Last note: there is a DistinctBy
method that came out in the last few years that allows you to specify a property to use for the distinct comparison:
var employees = new[]
{
new Employee { Name = "John", Department = "HR" },
new Employee { Name = "Jane", Department = "Finance" },
new Employee { Name = "Mike", Department = "IT" },
new Employee { Name = "John", Department = "HR" }, // Duplicate
new Employee { Name = "Sara", Department = "HR" }
};
var distinctEmployees = employees.DistinctBy(e => e.Name);
GroupBy
The GroupBy
method is very valuable when you need to group similar objects together. It allows you to categorize elements into groups.
Example
var employees = new[]
{
new { Name = "John", Department = "HR" },
new { Name = "Jane", Department = "Finance" },
new { Name = "Mike", Department = "IT" },
new { Name = "Sara", Department = "HR" }
};
var grouped = employees.GroupBy(e => e.Department);
foreach (var group in grouped)
{
Console.WriteLine($"Department: {group.Key}");
foreach (var employee in group)
{
Console.WriteLine($"- {employee.Name}");
}
}
//output:
//Department: HR
//- John
//- Sara
//Department: Finance
//- Jane
//Department: IT
//- Mike
In this example, employees are grouped by their department. The GroupBy
method returns a collection of groups, where each group contains elements that share the same key (in this case, the department).
SelectMany
The SelectMany
method is used to flatten a collection of collections into a single sequence.
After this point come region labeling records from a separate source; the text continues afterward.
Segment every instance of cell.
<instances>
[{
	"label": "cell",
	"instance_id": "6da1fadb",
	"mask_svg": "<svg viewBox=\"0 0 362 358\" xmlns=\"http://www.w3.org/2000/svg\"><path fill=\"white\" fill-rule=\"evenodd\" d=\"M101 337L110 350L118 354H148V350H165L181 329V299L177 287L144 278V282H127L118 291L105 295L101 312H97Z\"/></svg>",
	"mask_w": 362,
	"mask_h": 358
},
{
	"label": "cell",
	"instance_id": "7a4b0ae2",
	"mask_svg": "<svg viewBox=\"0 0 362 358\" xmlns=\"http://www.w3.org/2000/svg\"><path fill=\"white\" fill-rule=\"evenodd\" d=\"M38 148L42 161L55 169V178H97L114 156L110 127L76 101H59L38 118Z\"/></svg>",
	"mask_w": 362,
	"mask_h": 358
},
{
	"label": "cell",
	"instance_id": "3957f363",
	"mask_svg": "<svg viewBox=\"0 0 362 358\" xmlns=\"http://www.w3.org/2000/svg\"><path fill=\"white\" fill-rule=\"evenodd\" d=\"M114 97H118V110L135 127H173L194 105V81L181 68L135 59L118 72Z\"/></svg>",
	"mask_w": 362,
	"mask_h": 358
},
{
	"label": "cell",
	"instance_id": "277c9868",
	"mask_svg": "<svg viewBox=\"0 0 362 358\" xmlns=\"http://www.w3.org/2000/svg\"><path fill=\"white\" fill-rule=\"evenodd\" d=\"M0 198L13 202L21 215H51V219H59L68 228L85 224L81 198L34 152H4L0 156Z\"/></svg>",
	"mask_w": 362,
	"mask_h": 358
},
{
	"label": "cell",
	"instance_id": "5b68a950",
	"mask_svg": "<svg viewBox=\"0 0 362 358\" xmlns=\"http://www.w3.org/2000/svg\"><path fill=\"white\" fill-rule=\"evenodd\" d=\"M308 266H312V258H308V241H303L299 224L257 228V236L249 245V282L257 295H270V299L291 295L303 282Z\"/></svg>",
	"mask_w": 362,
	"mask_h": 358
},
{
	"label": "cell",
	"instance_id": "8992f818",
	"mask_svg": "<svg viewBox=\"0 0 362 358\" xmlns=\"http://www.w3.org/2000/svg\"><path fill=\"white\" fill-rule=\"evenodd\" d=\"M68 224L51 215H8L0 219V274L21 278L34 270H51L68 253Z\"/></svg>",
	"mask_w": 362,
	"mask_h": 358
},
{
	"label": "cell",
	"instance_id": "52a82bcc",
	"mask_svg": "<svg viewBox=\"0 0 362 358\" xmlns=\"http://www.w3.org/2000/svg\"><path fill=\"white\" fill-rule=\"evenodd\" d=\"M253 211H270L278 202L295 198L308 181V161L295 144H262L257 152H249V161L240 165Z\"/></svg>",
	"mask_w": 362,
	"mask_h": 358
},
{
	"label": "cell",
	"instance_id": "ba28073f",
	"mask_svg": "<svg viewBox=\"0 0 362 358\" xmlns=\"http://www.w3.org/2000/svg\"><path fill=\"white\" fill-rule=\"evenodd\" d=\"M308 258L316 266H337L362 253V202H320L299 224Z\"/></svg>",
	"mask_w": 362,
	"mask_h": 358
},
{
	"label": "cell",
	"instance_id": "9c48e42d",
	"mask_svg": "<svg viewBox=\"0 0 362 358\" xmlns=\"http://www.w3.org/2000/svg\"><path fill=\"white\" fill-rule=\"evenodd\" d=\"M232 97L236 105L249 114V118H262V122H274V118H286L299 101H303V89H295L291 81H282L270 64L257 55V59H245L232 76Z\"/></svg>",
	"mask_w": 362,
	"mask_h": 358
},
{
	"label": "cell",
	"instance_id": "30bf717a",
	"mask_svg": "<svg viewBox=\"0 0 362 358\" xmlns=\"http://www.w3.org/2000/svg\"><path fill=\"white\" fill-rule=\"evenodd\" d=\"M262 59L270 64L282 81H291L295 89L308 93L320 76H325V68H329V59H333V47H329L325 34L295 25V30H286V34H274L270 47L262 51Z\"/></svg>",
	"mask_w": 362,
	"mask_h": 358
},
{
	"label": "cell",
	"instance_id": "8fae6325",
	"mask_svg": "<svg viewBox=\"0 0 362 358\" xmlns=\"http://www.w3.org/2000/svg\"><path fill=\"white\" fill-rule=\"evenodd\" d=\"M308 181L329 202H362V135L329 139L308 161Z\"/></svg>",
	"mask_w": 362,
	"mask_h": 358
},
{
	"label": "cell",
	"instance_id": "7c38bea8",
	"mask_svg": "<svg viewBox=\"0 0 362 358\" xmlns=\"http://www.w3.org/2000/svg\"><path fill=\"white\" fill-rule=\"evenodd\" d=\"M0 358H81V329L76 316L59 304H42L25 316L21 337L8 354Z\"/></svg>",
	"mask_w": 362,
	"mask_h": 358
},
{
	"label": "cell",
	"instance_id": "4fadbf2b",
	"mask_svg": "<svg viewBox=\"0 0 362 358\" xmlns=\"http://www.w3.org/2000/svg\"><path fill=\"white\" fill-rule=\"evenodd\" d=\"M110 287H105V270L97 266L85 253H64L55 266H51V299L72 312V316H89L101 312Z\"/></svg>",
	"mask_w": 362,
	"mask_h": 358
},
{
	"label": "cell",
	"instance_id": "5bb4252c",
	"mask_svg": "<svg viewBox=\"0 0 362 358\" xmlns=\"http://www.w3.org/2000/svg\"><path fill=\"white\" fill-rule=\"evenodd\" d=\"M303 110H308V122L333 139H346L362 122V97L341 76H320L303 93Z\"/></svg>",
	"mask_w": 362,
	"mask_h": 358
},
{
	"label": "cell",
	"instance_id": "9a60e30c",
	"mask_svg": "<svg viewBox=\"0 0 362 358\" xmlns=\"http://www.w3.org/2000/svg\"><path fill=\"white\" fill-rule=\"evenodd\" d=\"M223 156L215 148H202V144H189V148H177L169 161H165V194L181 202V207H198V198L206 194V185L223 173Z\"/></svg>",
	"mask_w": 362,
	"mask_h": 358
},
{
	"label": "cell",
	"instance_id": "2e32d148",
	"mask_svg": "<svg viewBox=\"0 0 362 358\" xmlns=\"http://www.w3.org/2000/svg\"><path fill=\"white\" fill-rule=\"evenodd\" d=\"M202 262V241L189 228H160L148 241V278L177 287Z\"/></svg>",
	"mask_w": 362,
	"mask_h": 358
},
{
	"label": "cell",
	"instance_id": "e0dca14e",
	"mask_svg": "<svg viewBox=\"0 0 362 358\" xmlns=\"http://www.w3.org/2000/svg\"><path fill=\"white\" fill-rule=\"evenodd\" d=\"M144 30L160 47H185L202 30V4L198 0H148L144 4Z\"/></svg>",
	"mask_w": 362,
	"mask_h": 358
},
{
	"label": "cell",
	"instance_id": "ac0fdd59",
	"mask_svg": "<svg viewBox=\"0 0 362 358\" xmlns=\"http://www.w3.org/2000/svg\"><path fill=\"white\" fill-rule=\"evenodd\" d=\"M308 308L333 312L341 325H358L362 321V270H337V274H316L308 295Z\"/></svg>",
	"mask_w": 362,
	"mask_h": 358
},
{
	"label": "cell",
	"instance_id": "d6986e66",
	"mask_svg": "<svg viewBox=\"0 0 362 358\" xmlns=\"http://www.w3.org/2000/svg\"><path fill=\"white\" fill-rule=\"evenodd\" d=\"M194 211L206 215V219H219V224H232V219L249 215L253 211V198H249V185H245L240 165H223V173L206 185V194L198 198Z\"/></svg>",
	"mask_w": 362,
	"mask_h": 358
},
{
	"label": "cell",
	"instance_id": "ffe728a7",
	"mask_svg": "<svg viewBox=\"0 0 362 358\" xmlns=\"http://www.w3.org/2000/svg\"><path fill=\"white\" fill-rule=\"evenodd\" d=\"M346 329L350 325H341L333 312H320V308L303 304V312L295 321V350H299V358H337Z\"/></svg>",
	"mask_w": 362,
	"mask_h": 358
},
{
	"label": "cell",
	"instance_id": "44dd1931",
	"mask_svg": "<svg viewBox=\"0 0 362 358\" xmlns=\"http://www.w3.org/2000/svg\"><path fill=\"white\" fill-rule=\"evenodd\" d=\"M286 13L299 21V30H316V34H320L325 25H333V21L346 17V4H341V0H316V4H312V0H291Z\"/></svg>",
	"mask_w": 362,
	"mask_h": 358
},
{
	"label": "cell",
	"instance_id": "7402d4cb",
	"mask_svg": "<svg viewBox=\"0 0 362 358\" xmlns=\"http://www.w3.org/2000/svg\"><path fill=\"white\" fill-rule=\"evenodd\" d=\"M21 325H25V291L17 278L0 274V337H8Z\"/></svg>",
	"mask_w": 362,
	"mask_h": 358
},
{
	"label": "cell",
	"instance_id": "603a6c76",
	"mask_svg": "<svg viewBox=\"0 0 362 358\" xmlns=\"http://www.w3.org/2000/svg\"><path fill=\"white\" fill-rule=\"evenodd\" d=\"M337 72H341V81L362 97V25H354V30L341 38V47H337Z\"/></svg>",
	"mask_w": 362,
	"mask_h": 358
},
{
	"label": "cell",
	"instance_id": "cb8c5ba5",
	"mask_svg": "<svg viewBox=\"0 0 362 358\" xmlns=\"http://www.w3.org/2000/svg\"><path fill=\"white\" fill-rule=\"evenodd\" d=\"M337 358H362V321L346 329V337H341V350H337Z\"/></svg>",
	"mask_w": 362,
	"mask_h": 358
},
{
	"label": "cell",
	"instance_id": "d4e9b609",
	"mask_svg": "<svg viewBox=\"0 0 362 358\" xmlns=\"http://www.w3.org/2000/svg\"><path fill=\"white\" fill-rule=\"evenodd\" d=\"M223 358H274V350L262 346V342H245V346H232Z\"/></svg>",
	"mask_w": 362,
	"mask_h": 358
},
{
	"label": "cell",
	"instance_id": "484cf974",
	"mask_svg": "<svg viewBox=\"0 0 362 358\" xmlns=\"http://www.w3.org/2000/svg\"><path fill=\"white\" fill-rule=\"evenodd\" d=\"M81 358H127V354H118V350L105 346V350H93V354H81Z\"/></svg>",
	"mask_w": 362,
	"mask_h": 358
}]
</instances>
This is particularly useful when you have objects that contain other collections, and you want to “unzip” them.
Example
var managers = new[]
{
new { ManagerName = "John", Employees = new[] { "Mike", "Jane" } },
new { ManagerName = "Sara", Employees = new[] { "Peter", "Chris" } }
};
var allEmployees = managers.SelectMany(m => m.Employees);
foreach (var employee in allEmployees)
{
Console.WriteLine(employee);
}
In this example, SelectMany
flattens the employee arrays from each manager into a single sequence of employees.
Join
The Join
method is used to combine data from two sequences based on a common key.
Query Syntax
var employees = new[]
{
new { EmployeeId = 1, Name = "John", DepartmentId = 1 },
new { EmployeeId = 2, Name = "Jane", DepartmentId = 2 },
new { EmployeeId = 3, Name = "Mike", DepartmentId = 3 }
};
var departments = new[]
{
new { EmployeeId = 1, Department = "HR" },
new { EmployeeId = 2, Department = "Finance" },
new { EmployeeId = 3, Department = "IT" }
};
//query syntax
var result = from e in employees
join d in departments on e.DepartmentId equals d.DepartmentId
select new { e.Name, d.Department };
foreach (var item in result)
{
Console.WriteLine($"{item.Name} works in {item.Department}");
}
//lambda syntax
var result = employees.Join(departments,
e => e.DepartmentId,
d => d.DepartmentId,
(e, d) => new { e.Name, d.Department });
foreach (var item in result)
{
Console.WriteLine($"{item.Name} works in {item.Department}");
}
🌶️🌶️🌶️ I almost never use Join
in LINQ because I usually don't have to (and because the syntax to do joins frankly sucks) - more on that when we get to the next course. (Joins in LINQ also maybe the best use case for query syntax... but I still don't use them!)